11 de outubro de 2018 15:03 | Comunidade , Polícia , Xanxerê Compartilhar no Whatsapp
Em dez meses, Dpcami de Xanxerê atendeu 27 casos de estupros Foto: Polícia Civil

A Delegacia de Proteção a Mulher à Criança, Adolescente, Mulher e Idoso (Dpcami), de Xanxerê, atendeu, de janeiro a outubro deste ano, 27 casos de estupros. O número, segundo o delegado responsável, Danilo da Silva Fernandes, é considerado assustador.

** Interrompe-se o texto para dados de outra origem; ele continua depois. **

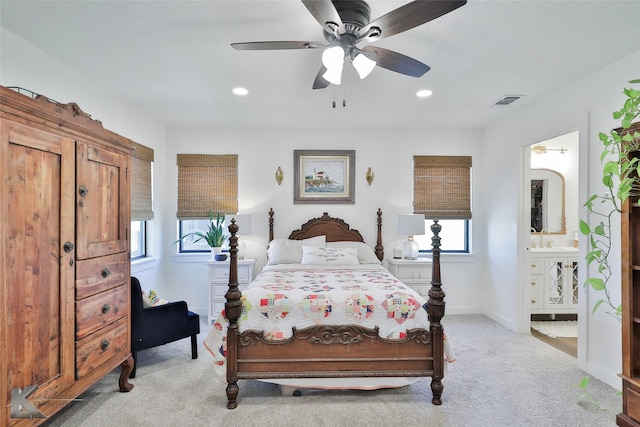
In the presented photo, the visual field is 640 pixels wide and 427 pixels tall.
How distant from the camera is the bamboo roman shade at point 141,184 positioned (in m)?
3.77

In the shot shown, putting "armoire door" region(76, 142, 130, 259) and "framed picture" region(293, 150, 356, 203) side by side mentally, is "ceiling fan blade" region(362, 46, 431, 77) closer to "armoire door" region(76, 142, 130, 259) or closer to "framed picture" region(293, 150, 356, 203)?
"armoire door" region(76, 142, 130, 259)

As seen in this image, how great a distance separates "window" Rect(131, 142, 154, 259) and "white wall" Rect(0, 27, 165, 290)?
108 mm

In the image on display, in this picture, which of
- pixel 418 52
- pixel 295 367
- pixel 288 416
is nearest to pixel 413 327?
pixel 295 367

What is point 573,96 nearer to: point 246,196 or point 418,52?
point 418,52

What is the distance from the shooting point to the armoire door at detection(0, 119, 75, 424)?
1.59 m

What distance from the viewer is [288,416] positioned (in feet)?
7.42

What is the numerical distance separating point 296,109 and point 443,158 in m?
2.24

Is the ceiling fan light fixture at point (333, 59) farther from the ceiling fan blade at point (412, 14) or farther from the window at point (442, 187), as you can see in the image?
the window at point (442, 187)

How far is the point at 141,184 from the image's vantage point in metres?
3.95

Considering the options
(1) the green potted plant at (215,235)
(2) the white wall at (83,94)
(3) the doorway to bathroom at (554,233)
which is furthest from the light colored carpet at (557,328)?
(2) the white wall at (83,94)

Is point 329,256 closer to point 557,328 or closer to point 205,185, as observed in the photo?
point 205,185

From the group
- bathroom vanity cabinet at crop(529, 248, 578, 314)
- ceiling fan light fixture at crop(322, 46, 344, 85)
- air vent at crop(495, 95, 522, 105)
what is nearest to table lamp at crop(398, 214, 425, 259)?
bathroom vanity cabinet at crop(529, 248, 578, 314)

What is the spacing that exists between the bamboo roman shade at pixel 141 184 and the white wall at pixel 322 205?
1.48 feet

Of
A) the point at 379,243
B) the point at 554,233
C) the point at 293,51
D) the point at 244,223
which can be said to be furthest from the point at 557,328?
the point at 293,51
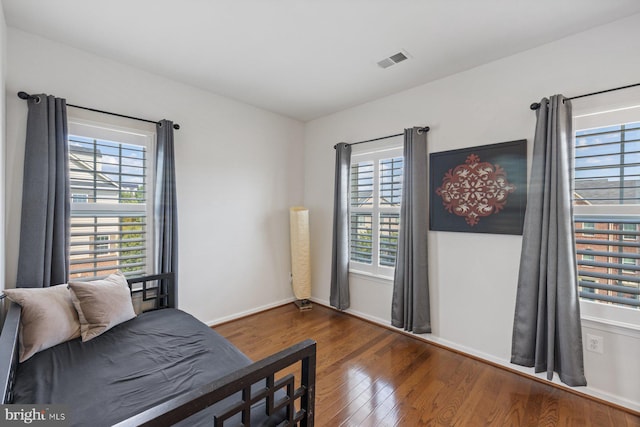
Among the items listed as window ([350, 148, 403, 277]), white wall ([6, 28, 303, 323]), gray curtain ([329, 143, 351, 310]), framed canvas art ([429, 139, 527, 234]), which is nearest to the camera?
white wall ([6, 28, 303, 323])

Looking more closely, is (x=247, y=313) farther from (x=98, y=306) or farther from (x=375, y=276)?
(x=98, y=306)

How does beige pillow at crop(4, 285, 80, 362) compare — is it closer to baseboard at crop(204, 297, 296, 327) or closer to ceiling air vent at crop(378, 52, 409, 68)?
baseboard at crop(204, 297, 296, 327)

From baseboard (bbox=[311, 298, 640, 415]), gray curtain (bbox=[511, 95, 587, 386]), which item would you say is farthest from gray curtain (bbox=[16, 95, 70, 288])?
gray curtain (bbox=[511, 95, 587, 386])

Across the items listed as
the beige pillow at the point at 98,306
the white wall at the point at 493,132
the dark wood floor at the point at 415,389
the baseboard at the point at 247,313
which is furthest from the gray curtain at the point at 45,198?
the white wall at the point at 493,132

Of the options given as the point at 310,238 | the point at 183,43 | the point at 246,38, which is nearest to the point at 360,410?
the point at 310,238

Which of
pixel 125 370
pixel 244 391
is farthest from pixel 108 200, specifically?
pixel 244 391

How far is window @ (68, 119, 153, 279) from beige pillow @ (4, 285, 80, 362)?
0.59m

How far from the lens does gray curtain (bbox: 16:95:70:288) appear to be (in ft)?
6.66

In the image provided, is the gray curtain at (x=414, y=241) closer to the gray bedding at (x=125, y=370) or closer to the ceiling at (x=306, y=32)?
the ceiling at (x=306, y=32)

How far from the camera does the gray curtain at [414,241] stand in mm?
2811

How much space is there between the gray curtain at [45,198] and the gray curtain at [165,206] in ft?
2.13

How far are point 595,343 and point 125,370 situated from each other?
3.05 metres

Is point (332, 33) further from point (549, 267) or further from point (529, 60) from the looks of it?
point (549, 267)

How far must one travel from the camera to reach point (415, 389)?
2.12 meters
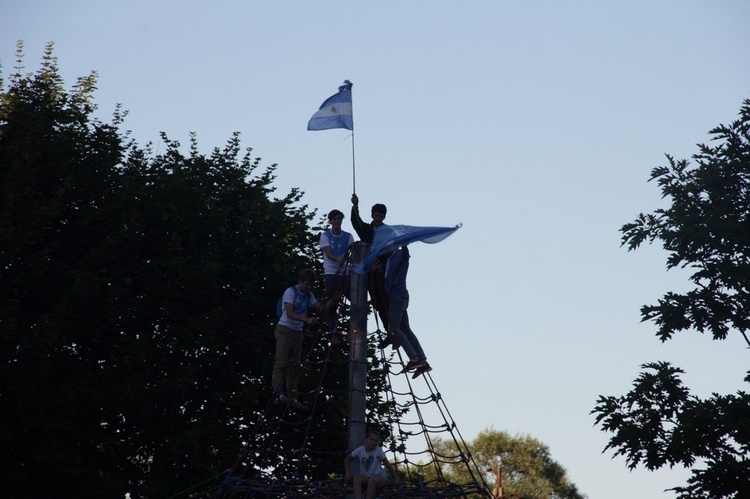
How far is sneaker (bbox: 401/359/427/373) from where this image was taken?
442 inches

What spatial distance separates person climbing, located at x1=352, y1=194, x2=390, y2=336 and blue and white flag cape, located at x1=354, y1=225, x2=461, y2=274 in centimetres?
25

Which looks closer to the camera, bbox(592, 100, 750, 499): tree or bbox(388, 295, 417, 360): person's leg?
bbox(388, 295, 417, 360): person's leg

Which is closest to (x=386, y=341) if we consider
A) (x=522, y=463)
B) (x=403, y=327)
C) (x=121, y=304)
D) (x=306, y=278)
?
(x=403, y=327)

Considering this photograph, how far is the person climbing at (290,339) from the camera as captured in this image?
11508 mm

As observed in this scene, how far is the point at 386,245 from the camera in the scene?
1091cm

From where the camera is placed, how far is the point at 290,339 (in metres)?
11.7

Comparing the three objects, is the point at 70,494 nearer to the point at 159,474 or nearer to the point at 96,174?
the point at 159,474

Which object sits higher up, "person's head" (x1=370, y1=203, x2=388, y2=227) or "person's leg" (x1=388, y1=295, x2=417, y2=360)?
"person's head" (x1=370, y1=203, x2=388, y2=227)

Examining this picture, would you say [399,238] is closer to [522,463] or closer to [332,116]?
[332,116]

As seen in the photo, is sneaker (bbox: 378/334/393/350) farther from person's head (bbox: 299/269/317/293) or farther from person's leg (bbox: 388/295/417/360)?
person's head (bbox: 299/269/317/293)

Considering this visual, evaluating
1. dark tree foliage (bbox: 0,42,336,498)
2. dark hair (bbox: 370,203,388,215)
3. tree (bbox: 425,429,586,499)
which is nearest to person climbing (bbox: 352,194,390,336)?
dark hair (bbox: 370,203,388,215)

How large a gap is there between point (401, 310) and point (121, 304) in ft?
27.4

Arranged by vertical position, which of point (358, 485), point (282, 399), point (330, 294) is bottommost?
point (358, 485)

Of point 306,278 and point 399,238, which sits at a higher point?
point 399,238
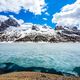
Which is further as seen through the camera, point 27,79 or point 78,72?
point 78,72

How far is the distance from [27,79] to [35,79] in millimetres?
841

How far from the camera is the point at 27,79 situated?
2178cm

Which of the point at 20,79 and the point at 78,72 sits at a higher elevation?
the point at 20,79

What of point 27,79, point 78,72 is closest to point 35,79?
point 27,79

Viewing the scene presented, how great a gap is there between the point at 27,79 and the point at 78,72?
15844mm

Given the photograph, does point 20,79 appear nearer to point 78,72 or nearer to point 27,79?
point 27,79

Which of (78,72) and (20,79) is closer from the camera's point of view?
(20,79)

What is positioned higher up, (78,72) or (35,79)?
(35,79)

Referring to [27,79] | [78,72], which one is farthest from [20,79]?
[78,72]

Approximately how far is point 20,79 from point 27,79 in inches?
28.9

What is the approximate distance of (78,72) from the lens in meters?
35.5

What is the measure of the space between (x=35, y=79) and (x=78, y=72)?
1552 cm

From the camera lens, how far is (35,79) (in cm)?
2170

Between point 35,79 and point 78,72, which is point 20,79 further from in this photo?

Dentre os casos registrados, e que estão em investigação, está o da menina de dez anos que faleceu enquanto estava internada do hospital de Xanxerê. Na data, os familiares foram até à Delegacia e registraram um boletim de ocorrência alegando que a mesma teria sido vítima de abuso sexual – estupro. Também segue em investigação, o caso das duas meninas de 12 anos, onde uma a alegou ter sido estuprada por um familiar e outra manteve relações sexuais com um adolescente de 18 anos.

Além destes, há o registro de uma menina de 13 anos, que teria sido estuprada por um homem de 25 anos, no Bairro Sufiatti, em Xanxerê.

Segundo o delegado, todos os casos seguem em investigação. “Estão todos em andamento, aguardando os laudos. Não temos nada de novidade. Vale ressaltar que só neste ano, a Dpcami atendeu 27 casos de estupros em Xanxerê. É um número considerado assustador. Sabe-se que nem em todos os casos se chega a autoria, mas todos geraram a instauração do inquérito”, explica.

Danilo frisa ainda que o indicado é que sempre que ocorra alguma suspeita destes casos, que a Polícia seja acionada.

“Sempre que há uma suspeita é recomendado que se procure a delegacia da Dpcami e, se for criança, é importante que haja o contato com os conselheiros tutelares do município. Mas, é sempre bom estar atento, perguntar para pessoas envolvidas com as vítimas se perceberam algum tipo de comportamento estranho. Ressalta-se que estupro de vulnerável, é considerado em adolescentes em até 13 anos, mesmo que tenha uma relação consentida, em tese, é considerado estupro”, conclui.